The process begins with gallium indium alloy, a liquid metal that NCSU scientists seem to have some affinity for. Last year, they used it in the development of metals capable of changing surface tension and shape, in a promising step toward morphing electronics and perhaps even self-assembling terminator-style robots.

In using gallium indium alloy to take the fight to cancer, a team led by assistant professor in joint biomedical engineering Zhen Gu placed the liquid metal in a solution that contained two different types of molecules, known as polymeric ligands. Applying an ultrasound to the solution then caused the metal to bust apart into tiny droplets, each measuring around 100 nanometers in diameter.
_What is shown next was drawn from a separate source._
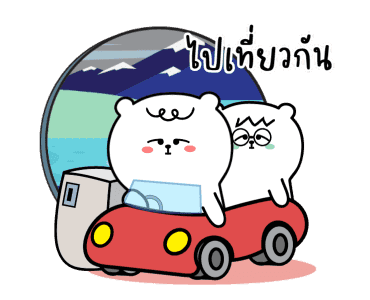 หมีเกียจคร้านดุ๊กดิ๊ก มีเสียงแน้ว EP.3 รูปที่ 16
As the droplets separate, both ligands bind to their surface where an oxidized skin also begins to form. These together avoid the droplets from fusing together into larger particles. A common chemotherapy drug doxorubicin is then mixed into the solution. One type of ligand sucks up the drug and holds it inside, while the other ligand serves the purpose of actively targeting cancer cells and binding with receptors on their surface.

In testing the particles on a mouse model, the team introduced the Nano-Terminators into the bloodstream. Here it found the cancer cells absorbed the nanodroplets, with the high level of acidity inside the cells breaking down the oxidized skin. This in turn released the ligands and the doxorubicin, attacking the cancer cells from the inside out. The team reports the technique to be "significantly more effective" at suppressing ovarian tumor growth than doxorubicin alone.

In addition, as the liquid metal dissolves it releases gallium ions which the researchers say further boosts the effectiveness of anticancer drugs. The team also claims that the material is biodegradable after tracking the mice for up to 90 days and finding no signs of resulting toxicity.

The research team now plans to conduct additional testing in a larger animal study, with a view to moving toward clinical trials.

The research is to be published today in the journal Nature Communications.